Recombinant Human CTLA-4-Fc Fusion Protein

The cytotoxic T-lymphocyte-associated protein 4 (CTLA-4, CD152) is an inhibitory receptor and immune checkpoint expressed by activated and regulatory T cells [1, 2].

The current paradigm is that full activation of T cells requires at least 2 signals upon contact with antigen-presenting cells (APCs) [3, 4]. Signal 1 is delivered upon the interaction of the T cell receptor (TCR) with antigenic peptides bound to major histocompatibility complex (MHC) molecules on antigen-presenting cells (APCs). Signal 2 is delivered upon the interaction of the co-stimulatory receptor CD28 with the B7 family ligands, B7-1 (CD80) and B7-2 (CD86), on APCs.

Signal 1: TCR and [HLA::peptide]

The 'classical' and most represented TCR is an 80 to 90 kDa heterodimer composed of one α chain and one β chain. The αβTCR is a transmembrane protein expressed by developing and mature T cells. It features an extracellular ligand-binding pocket and a short cytoplasmic tail. Each αβTCR is restricted to a specific complex made of an antigenic peptide and a class I or class II MHC molecule. Human MHC molecules are also known as HLA (human leukocyte antigen). Because of its short cytoplasmic tail, the TCR, once engaged, cannot signal and requires non-covalent association with the CD3 to trigger downstream intracellular signaling and T cell activation [3, 4]. Importantly, signal 1 without co-stimulation results in T cell unresponsiveness or 'anergy', a tolerance mechanism that guards against premature activation.

Signal 2: CD28 and CD80/86

CD28 is a homodimeric and transmembrane protein expressed by T cells. Nearly all human CD4+ T cells and 50% of human CD8+ T cells express CD28. The CD28 interaction with CD80 (aka B7-1) or CD86 (aka B7-2) on APCs, in conjunction with TCR engagement, triggers a co-stimulation signal (signal 2). It results in T-cell proliferation, cytokine production, cell survival, and cellular metabolism [3, 4].
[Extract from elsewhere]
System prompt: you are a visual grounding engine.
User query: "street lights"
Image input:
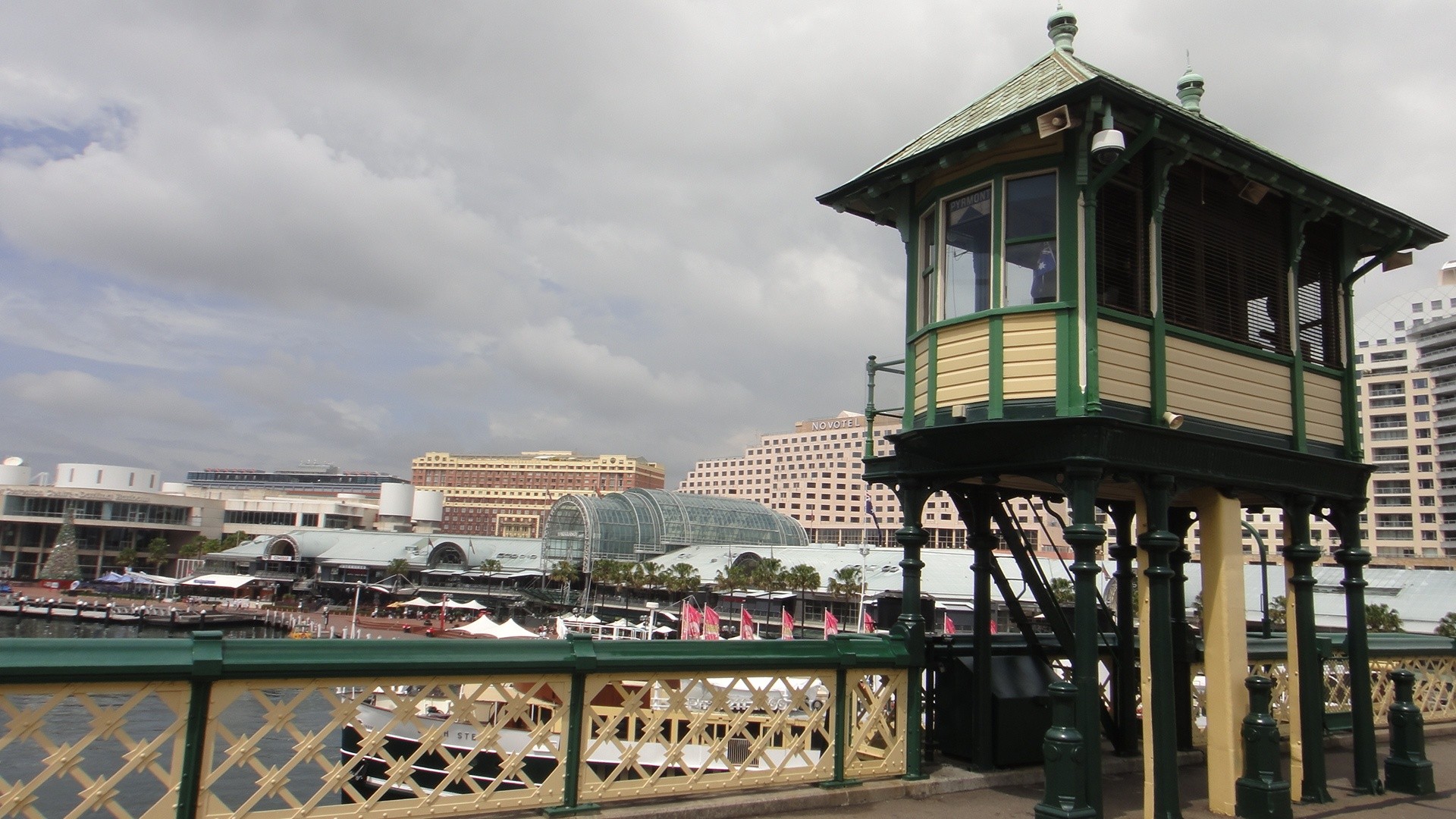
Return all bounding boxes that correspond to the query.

IC signal: CTLA-4 and CD80/86

CTLA-4 exerts competitive binding to the co-stimulatory receptor CD28 ligands (i.e. CD80 and CD86) expressed by antigen-presenting cells. Thereby CTLA-4 upregulation by T cells prevents overstimulation.
Anti-CTLA-4 monoclonal antibodies (mAbs), as well as other immune checkpoints targeting mAbs, are extensively investigated to treat various cancers [2, 5, 6].

​References:

1. Ribas A. and Wolchock J.D. 2018. Cancer immunotherapy using checkpoint blockade. Science. 359:1350.
2. Wei, S.C. et al. 2018. Fundamental mechanisms of immune checkpoint blockade therapy. Cancer Discov. 8(9):1069.
3. Budd R.C. & Fortner K.A., 2017. Chapter 12 - T Lymphocytes. Kelley and Firestein's Textbook of Rheumatology (Tenth Edition). pages 189-206.
4. Smith-Garvin J.E. et al., 2009. T Cell Activation. Ann. Rev. Immunol. 27:591-619.
5. Wilson, R.A.M. et al. 2018. Immune checkpoint inhibitors: new strategies to checkmate cancer. Clin. Exp. Immunol. 191(2):133-148.
6. Marin-Acevedo J.A. et al. 2018. Next generation of immune checkpoint therapy in cancer: new developments and challenges. J. Hematol. Oncol. 11(1):39.